Back to the living room... So, when watching your children run through this set of stretches it is important that...
- they are warm! Get them to run about, do star jumps, go out and play! Anything that warms their muscles before they stretch them. they may have just completed a choreography based class on Zoom, post class is perfect time for them to get the mat out and take a set of stretches.
- they sequence their stretches. Don't just dive in and out of different exercises. Bouncing is a no no. Slamming into a stretch for a second then jumping onto the other leg should be discouraged. In class we try to establish a calm atmosphere when we stretch to focus on breathing into and holding stretches. We eed to listen to our bodies. Understand when our stretch feels too easy, how much further can we push it, sloooowly, in order to notice gain. We can only get this focus if we remember to always stretch slowly, breath deeply while we hold the stretches and repeat, repeat, repeat.
- The static stretches that they choose to practice should be held still and they should remember to focus on balance and breathing. Core should be tight and engaged. If they look wobbly, remind them of this as wobbling can result in falling into a painful twisted position or inadvertently 'bouncing' the stretch which we mustn't do.
- In terms of their technique we need to check that their knee stays directly above their ankle in a lunge. We never push knee forward, we always work on extending the back leg. Their hips should stay straight and square! Lining up with a mat or wall can act as an aid to understand the correct alignment and they should avoid chatting or watching a telly that's behind them. It's tempting and easy to drop a hip back to 'get lower' but this is dangerous and counterproductive to a good split. Finally we should encourage a tall long back, good posture in the shoulders (I ask them to imagine that their shoulder blades are being tied together with a little ribbon), an engaged core and a smile on the face.
- They can hold each stretch for around 30 secs after running through a flow sequence, making sure their muscles are warm and ready for the static holds.
- Pain should not be intense. There is a difference between pushing to mild discomfort and dangerous pain. This comes back to the point above about listening to our bodies and avoiding frantic stretch sessions.

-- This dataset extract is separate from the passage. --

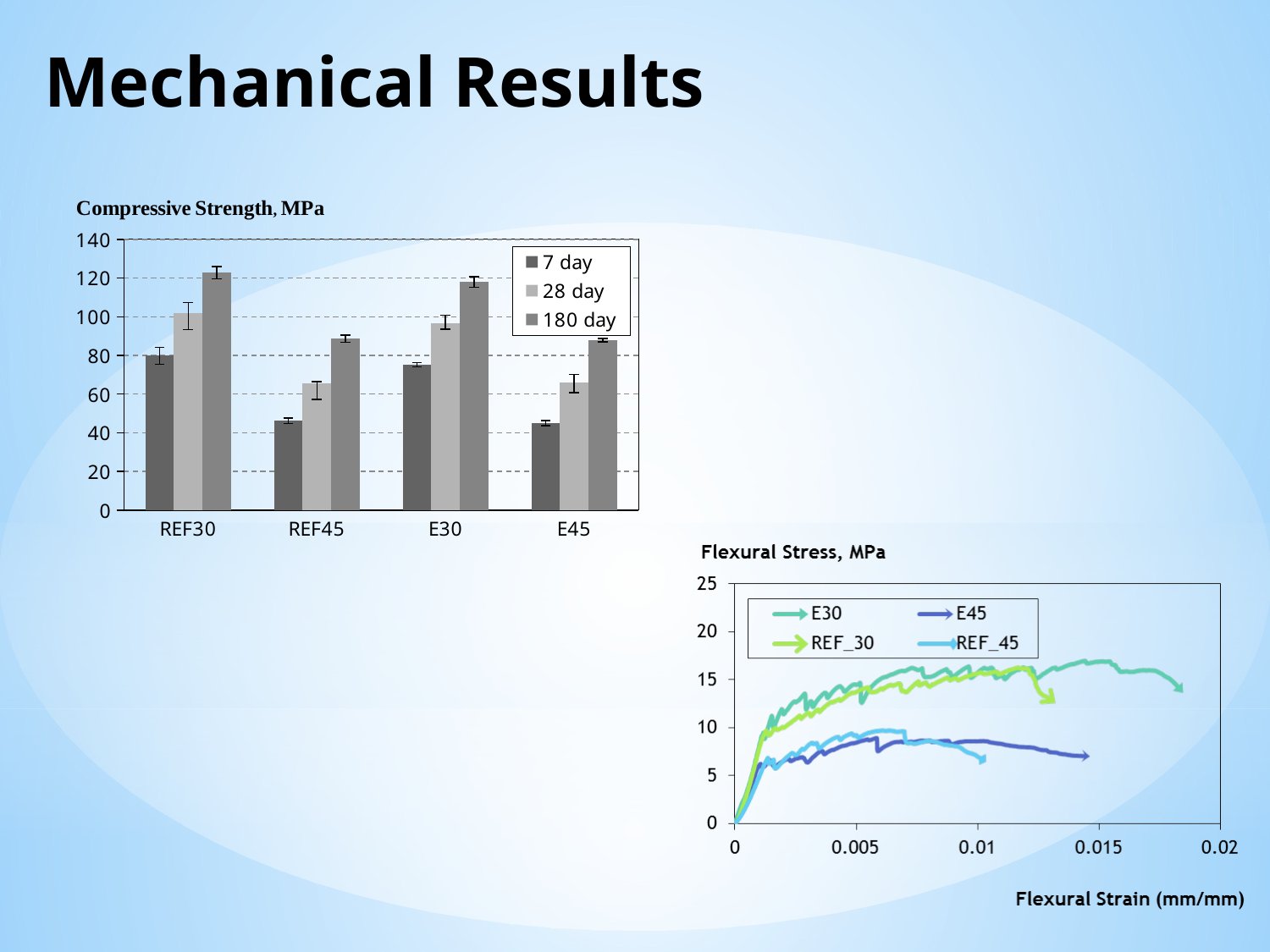
In the Flexural Stress chart, what is the label of the x axis? Flexural Strain (mm/mm) In the Flexural Stress chart, how many series does the legend list? 4 In the Compressive Strength chart, how many categories are shown on the x axis? 4 In the Compressive Strength chart, which category has the highest 180 day value? REF30 In the Compressive Strength chart, is the 7 day value for REF45 greater or less than 60? less In the Compressive Strength chart, is the 28 day value for E30 greater or less than 80? greater In the Flexural Stress chart, what kind of chart is shown? line chart In the Compressive Strength chart, what kind of chart is shown? bar chart In the Compressive Strength chart, how many series does the legend list? 3 In the Compressive Strength chart, is the 180 day value for REF30 greater or less than 120? greater In the Compressive Strength chart, which is larger for E45: the 7 day value or the 180 day value? 180 day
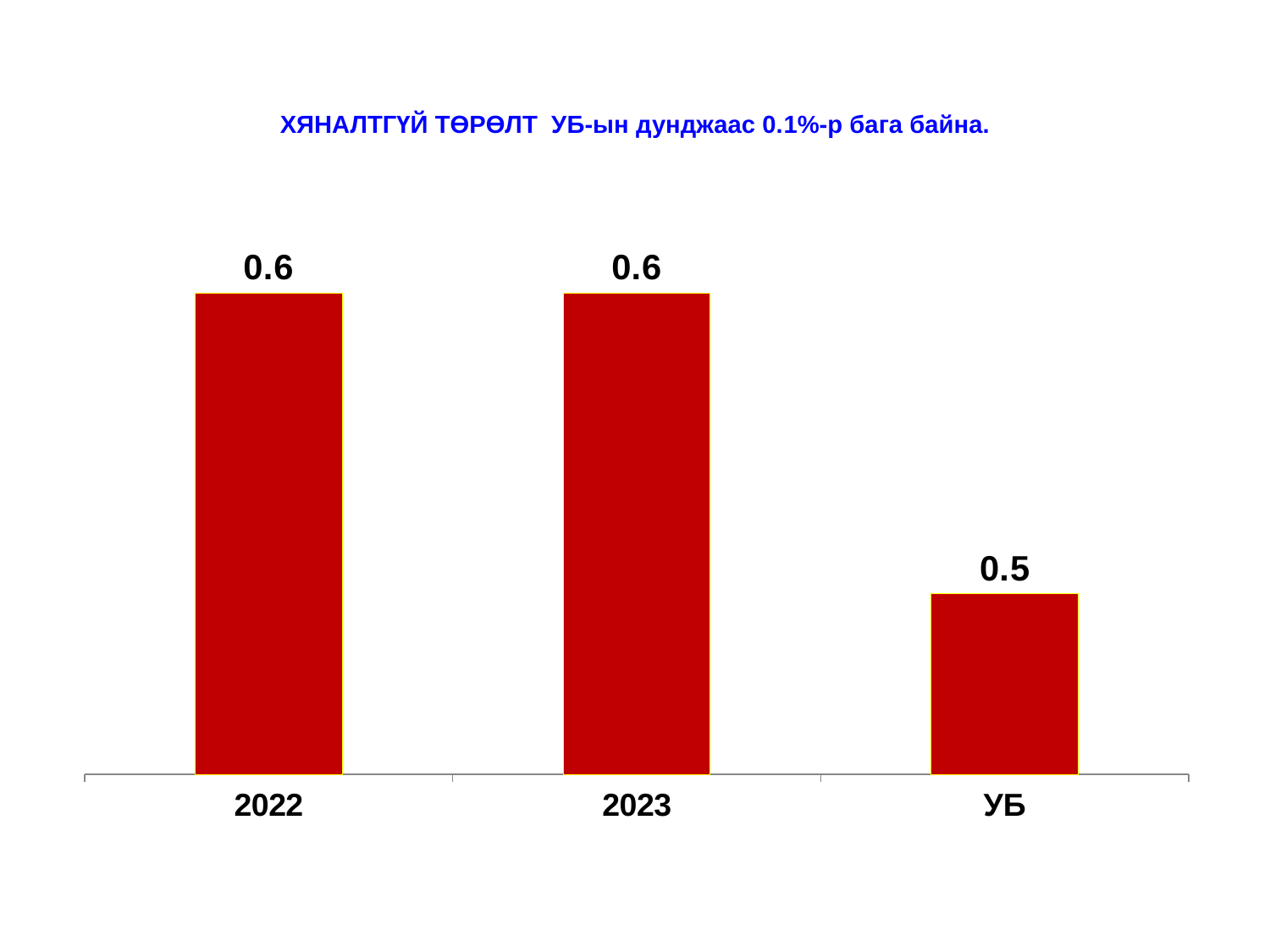
What is the difference between the value for 2023 and the value for УБ? 0.1 What kind of chart is shown on the slide? Bar chart What colour are the bars in the chart? Red What is the value for 2022? 0.6 What is the title of the slide? ХЯНАЛТГҮЙ ТӨРӨЛТ УБ-ын дунджаас 0.1%-р бага байна. How many bars are shown in the chart? 3 What is the value for УБ? 0.5 Do the values rise or fall from 2023 to УБ? Fall Which is larger, the value for 2022 or the value for УБ? 2022 Which category has the lowest value? УБ What is the value for 2023? 0.6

- Don't force or over stretch. I do not believe forced over splitting to be a safe way to achieve splits as it puts far too much pressure on both muscle and joint.
I hope that this little guide is of use to lots of you and that it serves as a little bit of valuable information for supporting your dancer. Look out for more guides for both parents and dancers coming soon. There are many more stretch sequences that you'll be subject to witnessing in your home studio over the coming weeks so we'll let you know some more hints and tips.
And remember, you're never too old to stretch! If you're setting yourself a challenge for 2020 why not get down on the floor and stretch with them?! It's guaranteed to make you feel less stiff after sitting at your make shift WFH desk and help to regain good posture as well as strength and tone.